- WHAT IS REQUIRED
Each line below that holds the word "United" counts toward the answer; reply with the total number only.

- PROVIDED DATA
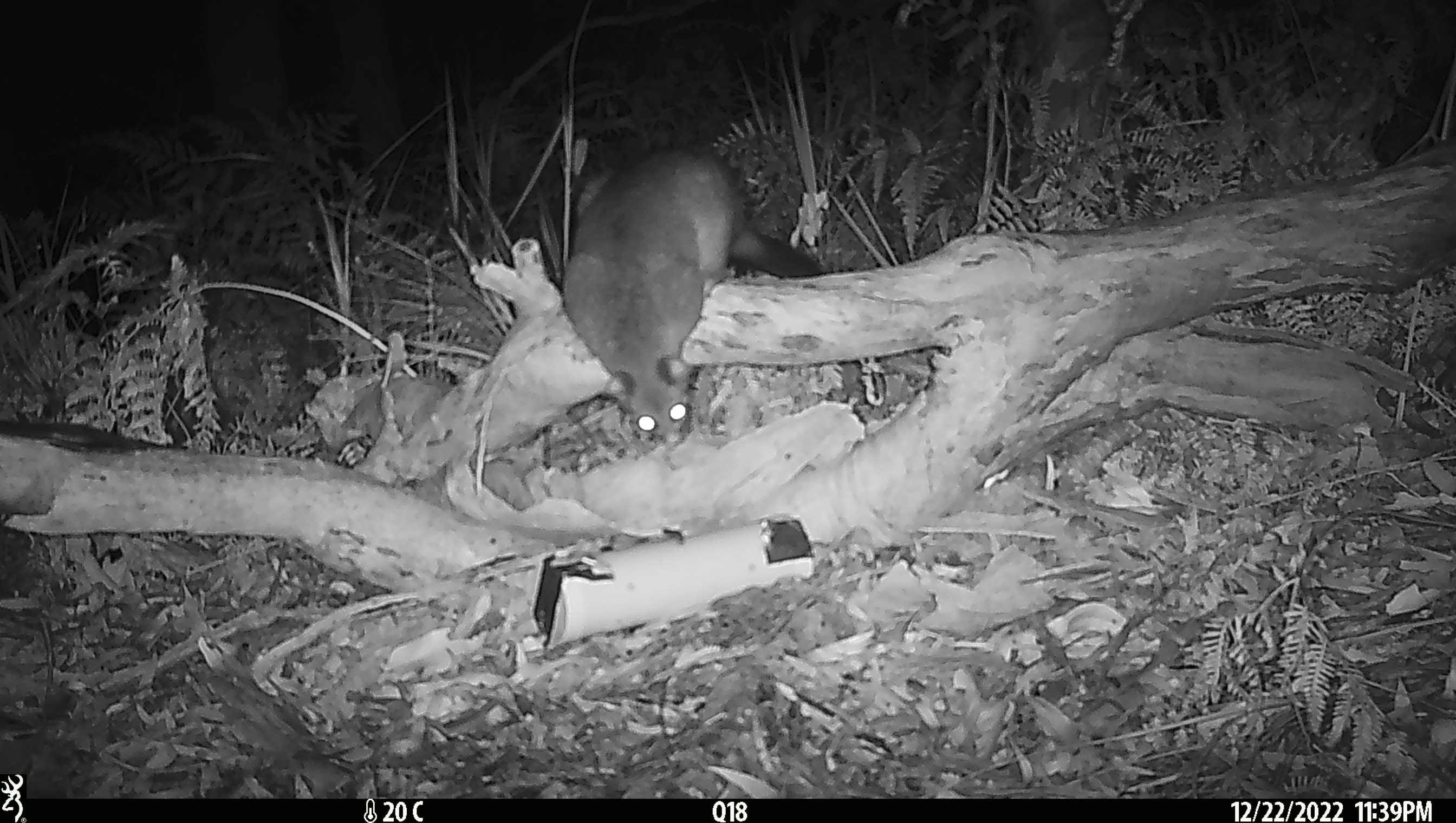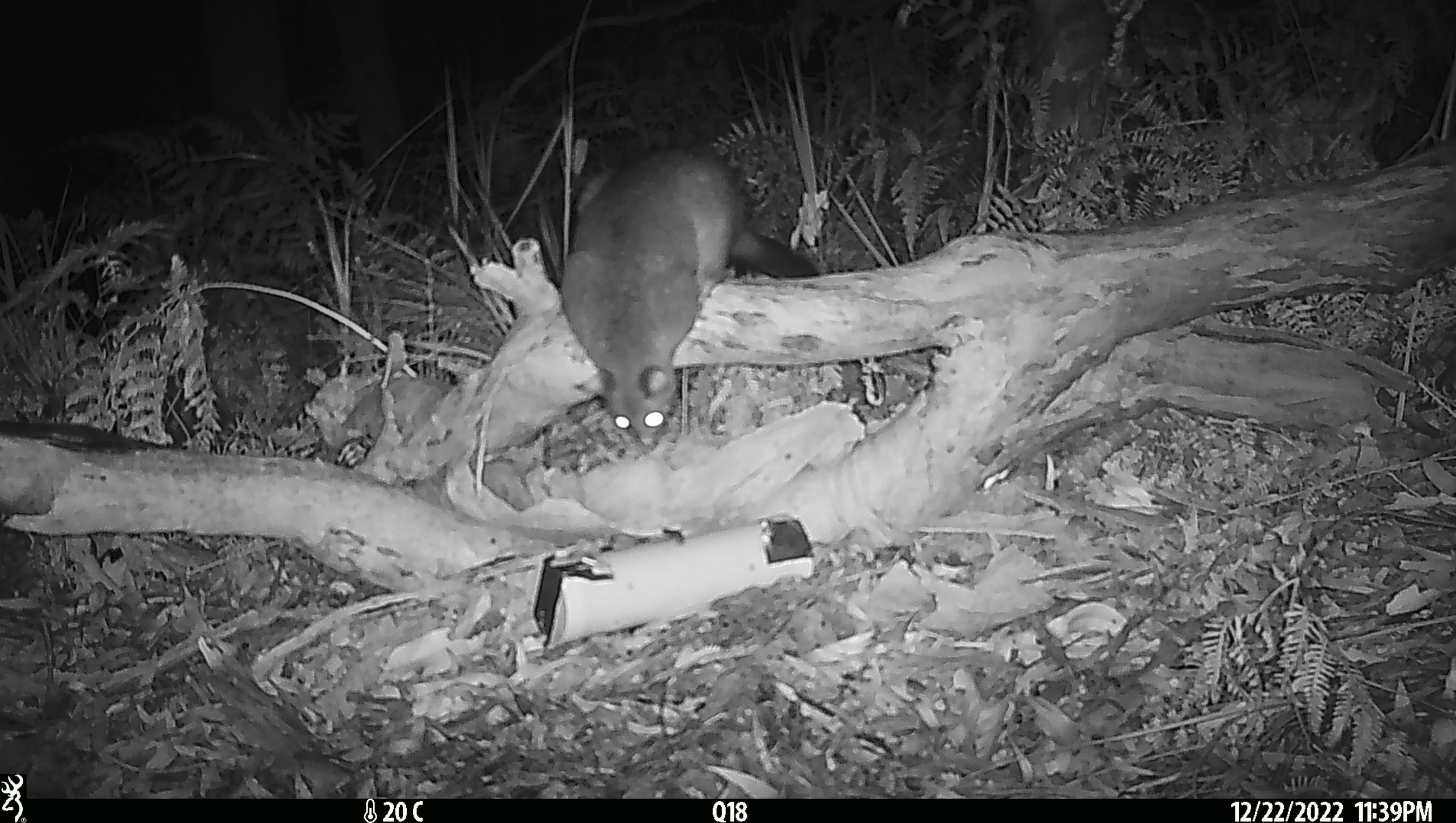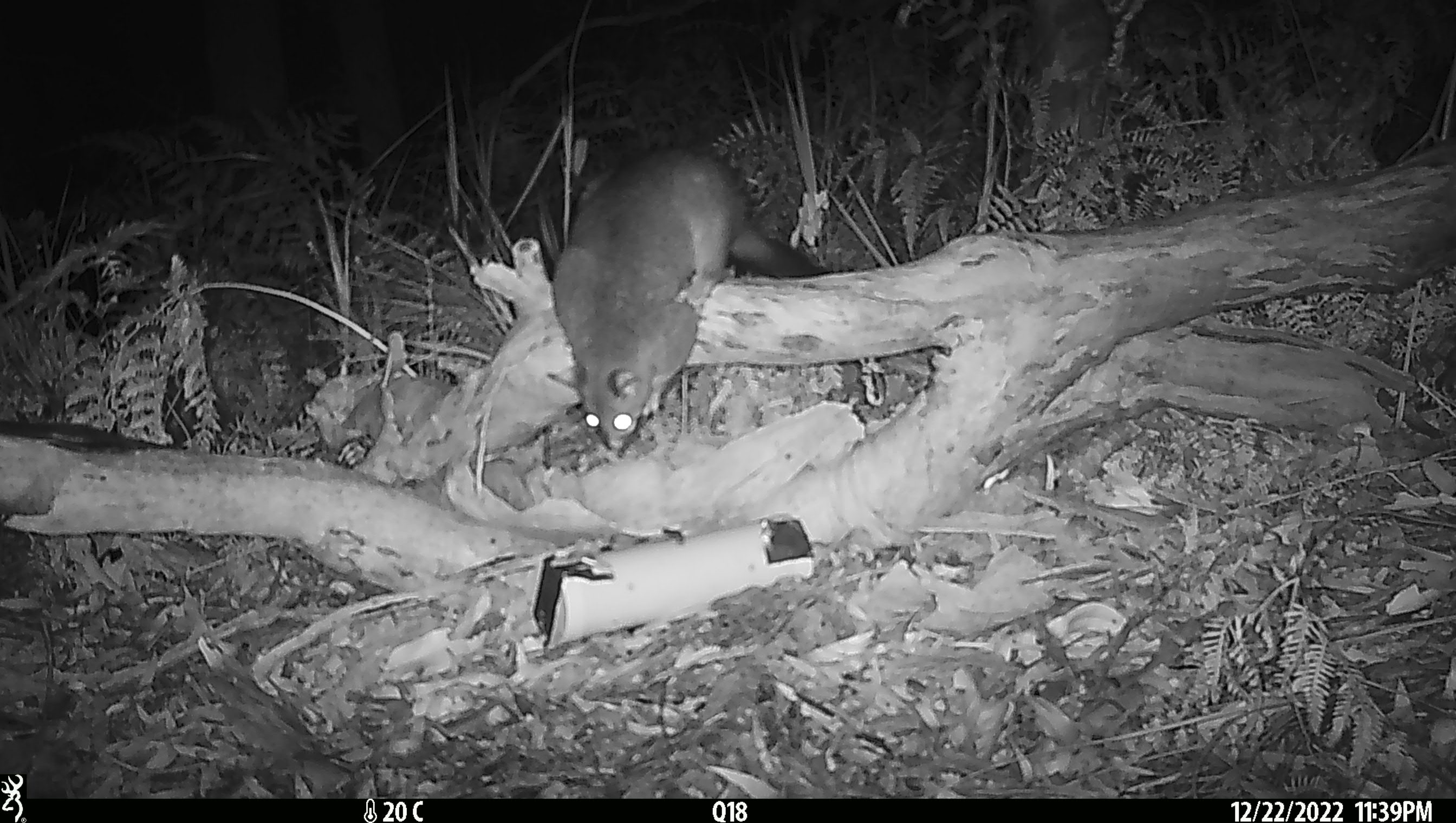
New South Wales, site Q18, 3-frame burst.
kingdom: Animalia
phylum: Chordata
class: Mammalia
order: Diprotodontia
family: Phalangeridae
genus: Trichosurus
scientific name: Trichosurus vulpecula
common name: common brushtail possum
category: possum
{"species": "possum (common brushtail possum) (Trichosurus vulpecula)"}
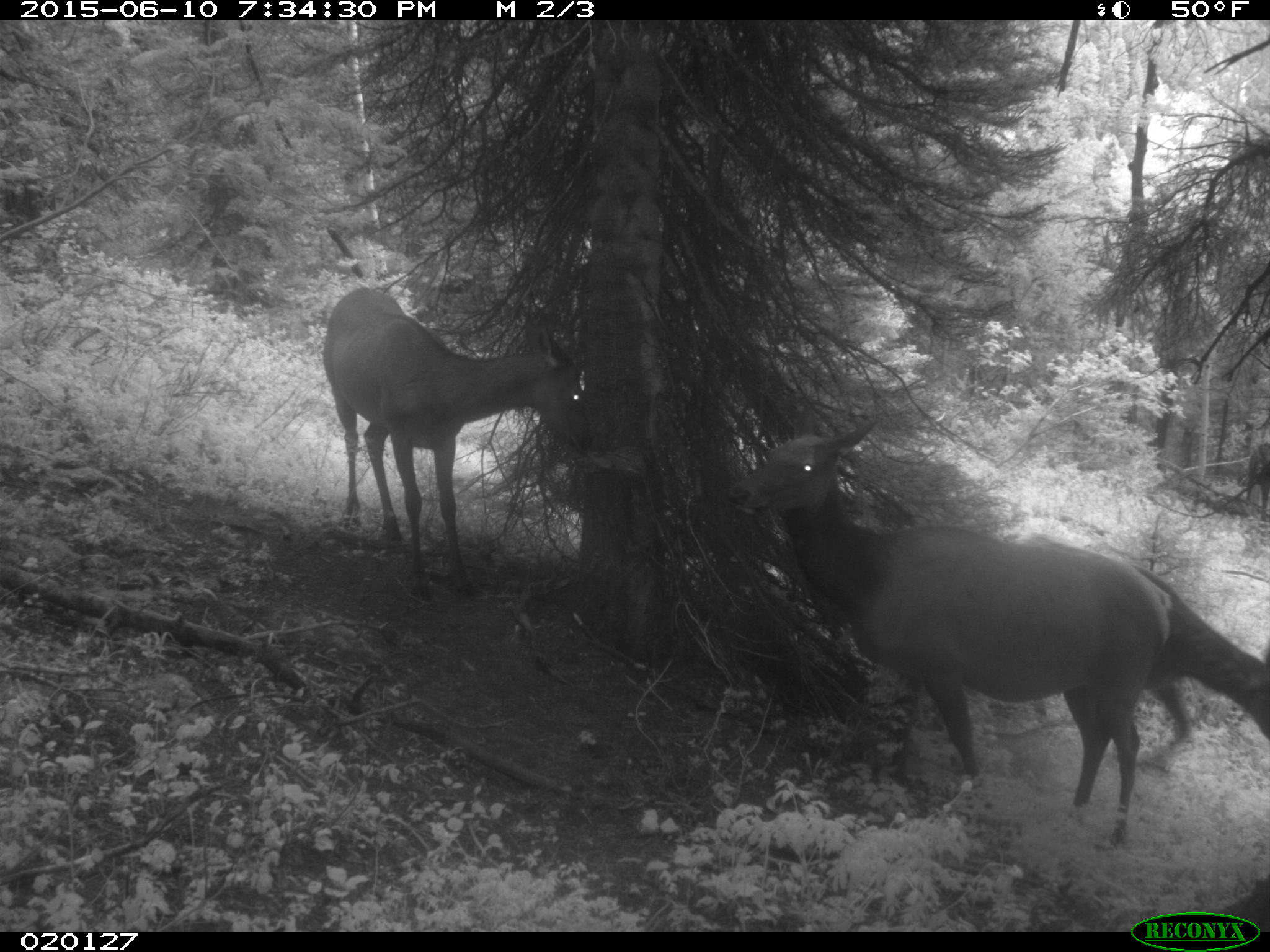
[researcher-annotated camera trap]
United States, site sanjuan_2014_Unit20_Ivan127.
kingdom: Animalia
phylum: Chordata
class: Mammalia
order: Artiodactyla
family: Cervidae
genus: Cervus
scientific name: Cervus elaphus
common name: red deer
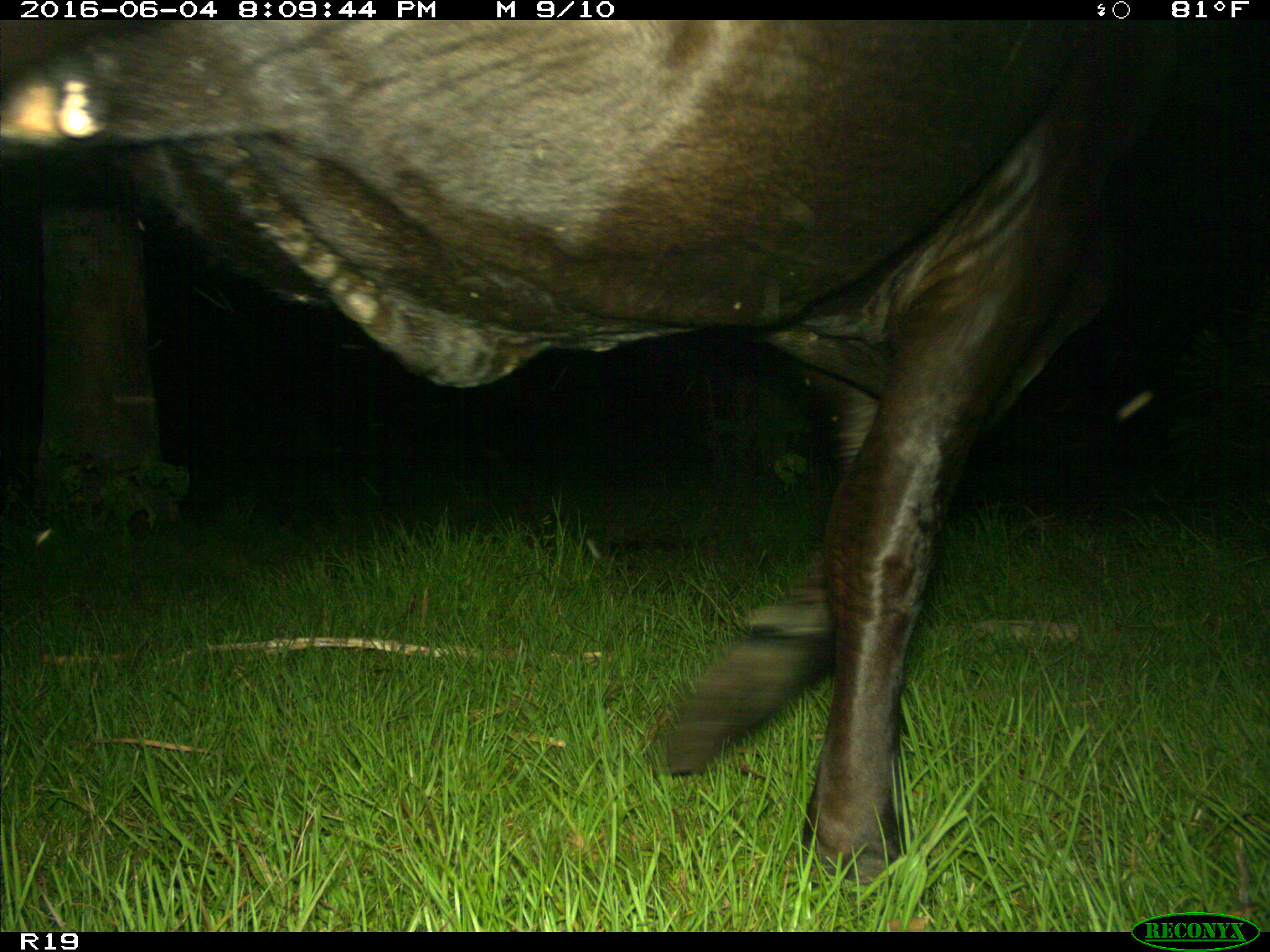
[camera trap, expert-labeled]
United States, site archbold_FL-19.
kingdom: Animalia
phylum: Chordata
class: Mammalia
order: Artiodactyla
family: Bovidae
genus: Bos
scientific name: Bos taurus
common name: domestic cow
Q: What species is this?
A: Bos taurus (domestic cow).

- TASK OUTPUT
2